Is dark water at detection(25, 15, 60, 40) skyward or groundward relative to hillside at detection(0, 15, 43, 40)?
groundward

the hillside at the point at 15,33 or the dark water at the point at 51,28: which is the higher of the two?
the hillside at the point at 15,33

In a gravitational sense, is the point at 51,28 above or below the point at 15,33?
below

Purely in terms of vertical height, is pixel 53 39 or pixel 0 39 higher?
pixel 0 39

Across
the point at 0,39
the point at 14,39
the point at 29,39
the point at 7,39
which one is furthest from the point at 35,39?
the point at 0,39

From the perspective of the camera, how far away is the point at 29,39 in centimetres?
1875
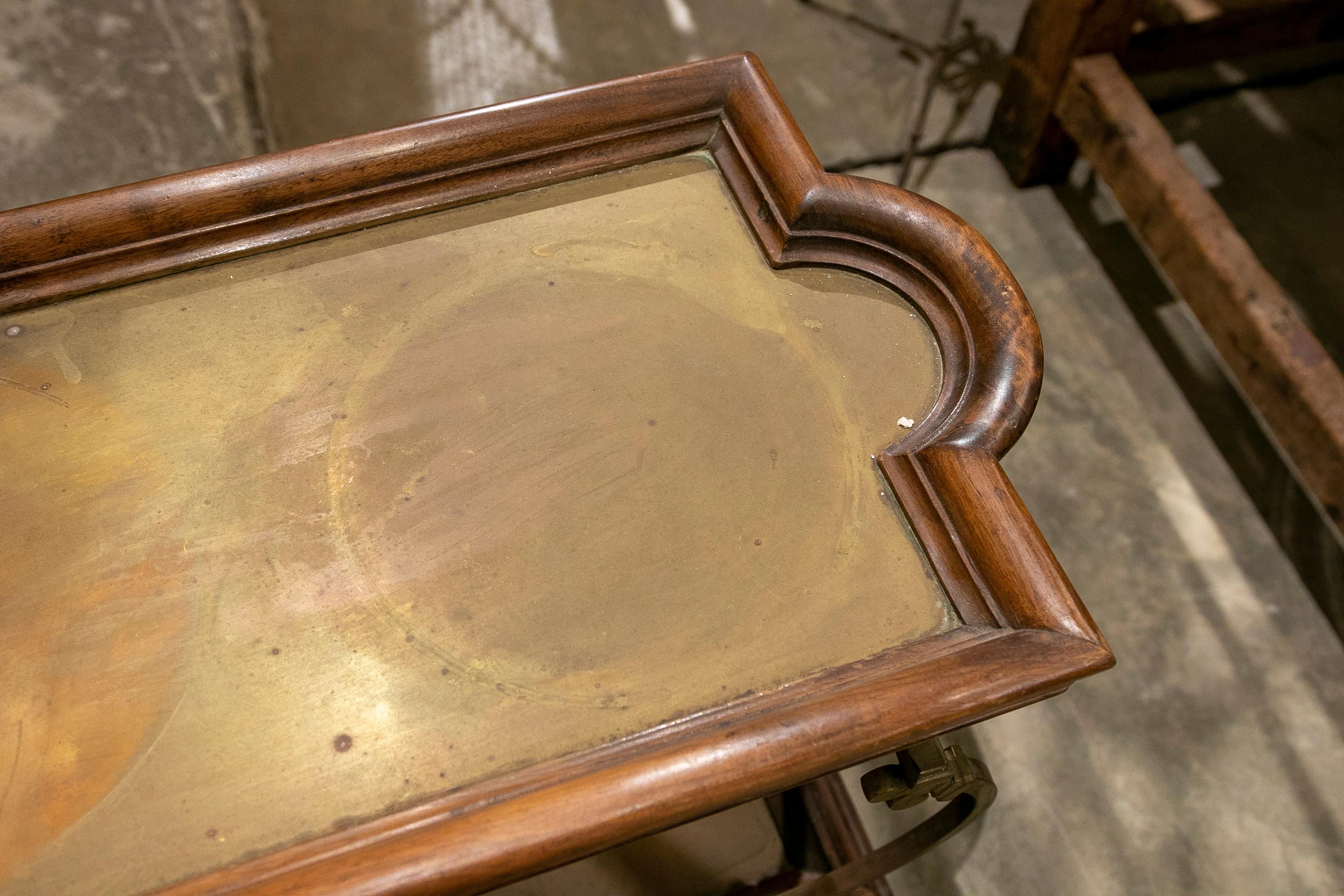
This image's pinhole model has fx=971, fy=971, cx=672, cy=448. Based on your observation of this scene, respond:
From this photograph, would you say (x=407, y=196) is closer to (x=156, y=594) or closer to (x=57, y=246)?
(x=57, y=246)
◆ ◆ ◆ ◆ ◆
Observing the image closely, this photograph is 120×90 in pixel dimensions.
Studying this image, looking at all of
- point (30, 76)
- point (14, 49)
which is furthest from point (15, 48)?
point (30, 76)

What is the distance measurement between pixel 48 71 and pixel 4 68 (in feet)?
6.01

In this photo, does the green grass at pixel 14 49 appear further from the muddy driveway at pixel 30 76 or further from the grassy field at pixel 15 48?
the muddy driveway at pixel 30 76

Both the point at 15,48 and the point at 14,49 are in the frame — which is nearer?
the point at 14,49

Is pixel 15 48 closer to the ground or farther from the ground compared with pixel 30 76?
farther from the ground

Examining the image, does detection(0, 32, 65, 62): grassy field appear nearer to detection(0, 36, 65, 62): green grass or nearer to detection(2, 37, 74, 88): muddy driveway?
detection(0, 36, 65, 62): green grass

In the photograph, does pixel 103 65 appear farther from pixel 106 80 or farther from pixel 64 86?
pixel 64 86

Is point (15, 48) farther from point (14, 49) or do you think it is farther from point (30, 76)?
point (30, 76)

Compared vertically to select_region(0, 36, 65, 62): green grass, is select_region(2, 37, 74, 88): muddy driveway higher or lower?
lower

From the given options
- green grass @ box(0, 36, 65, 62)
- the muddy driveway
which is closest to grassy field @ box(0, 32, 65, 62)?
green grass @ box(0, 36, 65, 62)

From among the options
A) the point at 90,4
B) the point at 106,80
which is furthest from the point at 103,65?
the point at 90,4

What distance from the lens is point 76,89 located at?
◆ ◆ ◆ ◆ ◆
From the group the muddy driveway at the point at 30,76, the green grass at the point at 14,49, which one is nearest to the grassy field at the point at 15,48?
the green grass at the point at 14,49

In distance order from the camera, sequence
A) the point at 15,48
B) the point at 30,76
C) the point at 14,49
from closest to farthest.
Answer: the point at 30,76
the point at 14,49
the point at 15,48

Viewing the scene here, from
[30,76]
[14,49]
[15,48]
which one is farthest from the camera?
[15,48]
◆ ◆ ◆ ◆ ◆
### Task details
Lay out the lines of the items above as a JSON list of strings, one string per line and no blank lines, running from the line with "Both the point" to the line with "What distance from", both included.

### Answer to this task
[
  "Both the point at 15,48 and the point at 14,49 are in the frame — which is nearer?",
  "the point at 14,49",
  "Is pixel 15 48 closer to the ground or farther from the ground compared with pixel 30 76?",
  "farther from the ground",
  "Examining the image, does detection(0, 32, 65, 62): grassy field appear nearer to detection(0, 36, 65, 62): green grass or nearer to detection(2, 37, 74, 88): muddy driveway?",
  "detection(0, 36, 65, 62): green grass",
  "In the photograph, does pixel 103 65 appear farther from pixel 106 80 or farther from pixel 64 86?",
  "pixel 64 86",
  "Is point (15, 48) farther from point (14, 49) or do you think it is farther from point (30, 76)?",
  "point (30, 76)",
  "Compared vertically to select_region(0, 36, 65, 62): green grass, is select_region(2, 37, 74, 88): muddy driveway higher or lower?",
  "lower",
  "From the given options",
  "- green grass @ box(0, 36, 65, 62)",
  "- the muddy driveway",
  "which is closest to grassy field @ box(0, 32, 65, 62)?",
  "green grass @ box(0, 36, 65, 62)",
  "From among the options",
  "A) the point at 90,4",
  "B) the point at 106,80",
  "which is furthest from the point at 103,65?",
  "the point at 90,4",
  "What distance from the lens is point 76,89 located at?"
]